--- ACTION ITEM ---
Locate the line that contains "scientific name: Cervus elaphus" in the entries below, then repeat it and every following line through the line that contains "order: Squamata", exactly, and no others.

[EXERCISE MATERIALS — start]

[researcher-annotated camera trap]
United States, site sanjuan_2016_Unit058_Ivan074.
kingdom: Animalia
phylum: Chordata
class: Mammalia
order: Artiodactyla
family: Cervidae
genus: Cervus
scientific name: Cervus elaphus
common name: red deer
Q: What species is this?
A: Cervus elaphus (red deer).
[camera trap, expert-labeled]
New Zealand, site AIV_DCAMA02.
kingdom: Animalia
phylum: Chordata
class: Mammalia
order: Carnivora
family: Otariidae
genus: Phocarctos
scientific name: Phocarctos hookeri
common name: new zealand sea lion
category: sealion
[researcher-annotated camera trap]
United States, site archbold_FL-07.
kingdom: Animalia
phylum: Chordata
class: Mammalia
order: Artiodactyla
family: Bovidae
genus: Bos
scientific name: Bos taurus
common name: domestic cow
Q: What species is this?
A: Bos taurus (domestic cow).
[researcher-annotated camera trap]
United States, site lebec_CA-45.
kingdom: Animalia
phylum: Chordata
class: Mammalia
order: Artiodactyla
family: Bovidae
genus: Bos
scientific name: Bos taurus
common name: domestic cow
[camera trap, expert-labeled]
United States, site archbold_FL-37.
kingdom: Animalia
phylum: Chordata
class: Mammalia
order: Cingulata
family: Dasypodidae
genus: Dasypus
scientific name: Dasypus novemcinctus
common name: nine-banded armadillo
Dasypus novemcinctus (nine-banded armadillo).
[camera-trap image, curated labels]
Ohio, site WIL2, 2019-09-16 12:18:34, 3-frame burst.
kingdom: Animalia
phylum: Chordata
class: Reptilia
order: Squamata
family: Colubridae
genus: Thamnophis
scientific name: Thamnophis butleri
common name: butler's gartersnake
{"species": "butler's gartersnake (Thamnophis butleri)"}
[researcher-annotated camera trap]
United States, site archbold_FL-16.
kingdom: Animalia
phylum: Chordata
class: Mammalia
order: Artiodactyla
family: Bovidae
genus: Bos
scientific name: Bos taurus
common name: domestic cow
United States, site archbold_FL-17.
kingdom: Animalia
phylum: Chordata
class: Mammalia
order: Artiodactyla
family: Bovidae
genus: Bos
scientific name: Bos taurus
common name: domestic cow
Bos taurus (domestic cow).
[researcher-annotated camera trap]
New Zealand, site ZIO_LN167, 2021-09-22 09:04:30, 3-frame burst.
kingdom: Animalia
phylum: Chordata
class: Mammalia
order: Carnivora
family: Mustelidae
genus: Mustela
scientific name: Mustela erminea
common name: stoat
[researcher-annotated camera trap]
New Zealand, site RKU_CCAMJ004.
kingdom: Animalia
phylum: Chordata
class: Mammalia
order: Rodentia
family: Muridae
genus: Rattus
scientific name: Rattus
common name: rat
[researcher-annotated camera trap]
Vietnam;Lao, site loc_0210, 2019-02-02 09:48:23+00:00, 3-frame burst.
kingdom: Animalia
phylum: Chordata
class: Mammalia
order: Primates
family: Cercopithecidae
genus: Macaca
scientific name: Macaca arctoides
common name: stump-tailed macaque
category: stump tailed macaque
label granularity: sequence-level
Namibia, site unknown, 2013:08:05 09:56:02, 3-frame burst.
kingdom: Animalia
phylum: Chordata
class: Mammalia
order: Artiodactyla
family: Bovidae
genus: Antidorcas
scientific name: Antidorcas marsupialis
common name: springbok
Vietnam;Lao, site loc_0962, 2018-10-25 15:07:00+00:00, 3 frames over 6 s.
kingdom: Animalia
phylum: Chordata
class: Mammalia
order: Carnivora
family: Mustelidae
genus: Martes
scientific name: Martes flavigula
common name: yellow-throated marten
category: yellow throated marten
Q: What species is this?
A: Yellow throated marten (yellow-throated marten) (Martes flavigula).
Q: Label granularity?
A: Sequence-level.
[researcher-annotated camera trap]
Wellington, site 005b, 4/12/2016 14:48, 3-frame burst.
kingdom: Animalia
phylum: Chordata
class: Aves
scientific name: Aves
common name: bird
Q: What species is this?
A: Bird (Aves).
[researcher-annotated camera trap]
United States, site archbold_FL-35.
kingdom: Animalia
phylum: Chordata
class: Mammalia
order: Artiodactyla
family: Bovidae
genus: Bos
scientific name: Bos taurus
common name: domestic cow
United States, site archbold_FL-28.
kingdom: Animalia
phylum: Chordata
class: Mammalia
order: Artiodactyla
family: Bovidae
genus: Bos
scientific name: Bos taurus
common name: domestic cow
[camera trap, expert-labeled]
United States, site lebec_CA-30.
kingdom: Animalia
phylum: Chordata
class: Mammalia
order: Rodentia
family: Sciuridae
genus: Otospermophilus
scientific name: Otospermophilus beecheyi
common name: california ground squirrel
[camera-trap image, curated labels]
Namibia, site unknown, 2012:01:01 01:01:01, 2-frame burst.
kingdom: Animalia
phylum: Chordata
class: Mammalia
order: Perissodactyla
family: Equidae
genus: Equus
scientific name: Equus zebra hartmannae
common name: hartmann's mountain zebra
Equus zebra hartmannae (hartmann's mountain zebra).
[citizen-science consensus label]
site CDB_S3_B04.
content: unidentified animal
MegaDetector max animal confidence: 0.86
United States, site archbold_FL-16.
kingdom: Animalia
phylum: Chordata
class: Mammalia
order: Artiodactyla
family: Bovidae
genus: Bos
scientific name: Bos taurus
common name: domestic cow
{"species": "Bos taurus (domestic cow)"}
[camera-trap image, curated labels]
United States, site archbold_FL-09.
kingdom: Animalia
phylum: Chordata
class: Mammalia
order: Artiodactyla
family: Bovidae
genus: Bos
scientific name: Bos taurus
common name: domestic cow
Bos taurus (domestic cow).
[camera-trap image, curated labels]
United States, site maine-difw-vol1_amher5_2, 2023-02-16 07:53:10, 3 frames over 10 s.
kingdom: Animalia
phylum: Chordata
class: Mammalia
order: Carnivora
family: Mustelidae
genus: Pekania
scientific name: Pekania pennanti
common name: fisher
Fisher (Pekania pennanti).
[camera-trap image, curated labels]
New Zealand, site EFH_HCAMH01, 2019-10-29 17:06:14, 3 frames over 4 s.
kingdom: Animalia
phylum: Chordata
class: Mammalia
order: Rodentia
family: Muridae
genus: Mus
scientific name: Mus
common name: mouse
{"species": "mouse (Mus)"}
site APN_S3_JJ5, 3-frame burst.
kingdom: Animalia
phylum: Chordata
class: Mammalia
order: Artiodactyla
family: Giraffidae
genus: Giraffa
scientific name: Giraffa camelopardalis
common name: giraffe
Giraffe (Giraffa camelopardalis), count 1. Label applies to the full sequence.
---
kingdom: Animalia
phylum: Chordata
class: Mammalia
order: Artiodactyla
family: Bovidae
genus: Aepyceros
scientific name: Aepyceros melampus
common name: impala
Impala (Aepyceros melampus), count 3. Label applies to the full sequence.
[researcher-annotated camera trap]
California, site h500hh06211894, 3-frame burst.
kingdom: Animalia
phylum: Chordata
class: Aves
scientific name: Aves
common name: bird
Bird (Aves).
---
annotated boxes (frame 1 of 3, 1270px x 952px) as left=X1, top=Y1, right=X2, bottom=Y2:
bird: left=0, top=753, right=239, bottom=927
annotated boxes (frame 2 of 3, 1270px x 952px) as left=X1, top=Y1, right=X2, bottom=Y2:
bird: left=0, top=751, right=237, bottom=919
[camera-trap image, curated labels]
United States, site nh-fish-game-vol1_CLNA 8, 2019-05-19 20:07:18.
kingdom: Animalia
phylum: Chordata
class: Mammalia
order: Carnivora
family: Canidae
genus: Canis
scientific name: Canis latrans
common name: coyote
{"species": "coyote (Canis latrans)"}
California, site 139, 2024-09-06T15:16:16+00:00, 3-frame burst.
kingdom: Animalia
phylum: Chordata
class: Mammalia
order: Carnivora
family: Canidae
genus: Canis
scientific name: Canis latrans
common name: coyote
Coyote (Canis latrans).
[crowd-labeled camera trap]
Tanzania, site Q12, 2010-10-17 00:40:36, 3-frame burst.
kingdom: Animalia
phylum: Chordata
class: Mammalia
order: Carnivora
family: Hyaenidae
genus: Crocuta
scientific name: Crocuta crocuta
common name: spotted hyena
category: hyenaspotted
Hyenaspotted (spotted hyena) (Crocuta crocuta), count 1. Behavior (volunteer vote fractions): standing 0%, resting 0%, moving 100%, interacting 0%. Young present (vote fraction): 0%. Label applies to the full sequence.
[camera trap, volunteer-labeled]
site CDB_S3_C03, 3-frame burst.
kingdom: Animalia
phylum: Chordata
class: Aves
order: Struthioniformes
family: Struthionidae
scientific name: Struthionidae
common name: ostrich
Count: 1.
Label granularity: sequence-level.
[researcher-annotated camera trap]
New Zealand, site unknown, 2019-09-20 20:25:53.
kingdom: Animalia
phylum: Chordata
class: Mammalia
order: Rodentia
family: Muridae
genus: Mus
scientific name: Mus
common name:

[EXERCISE MATERIALS — finish]

--- TASK RESULT ---
scientific name: Cervus elaphus
common name: red deer
Q: What species is this?
A: Cervus elaphus (red deer).
[camera trap, expert-labeled]
New Zealand, site AIV_DCAMA02.
kingdom: Animalia
phylum: Chordata
class: Mammalia
order: Carnivora
family: Otariidae
genus: Phocarctos
scientific name: Phocarctos hookeri
common name: new zealand sea lion
category: sealion
[researcher-annotated camera trap]
United States, site archbold_FL-07.
kingdom: Animalia
phylum: Chordata
class: Mammalia
order: Artiodactyla
family: Bovidae
genus: Bos
scientific name: Bos taurus
common name: domestic cow
Q: What species is this?
A: Bos taurus (domestic cow).
[researcher-annotated camera trap]
United States, site lebec_CA-45.
kingdom: Animalia
phylum: Chordata
class: Mammalia
order: Artiodactyla
family: Bovidae
genus: Bos
scientific name: Bos taurus
common name: domestic cow
[camera trap, expert-labeled]
United States, site archbold_FL-37.
kingdom: Animalia
phylum: Chordata
class: Mammalia
order: Cingulata
family: Dasypodidae
genus: Dasypus
scientific name: Dasypus novemcinctus
common name: nine-banded armadillo
Dasypus novemcinctus (nine-banded armadillo).
[camera-trap image, curated labels]
Ohio, site WIL2, 2019-09-16 12:18:34, 3-frame burst.
kingdom: Animalia
phylum: Chordata
class: Reptilia
order: Squamata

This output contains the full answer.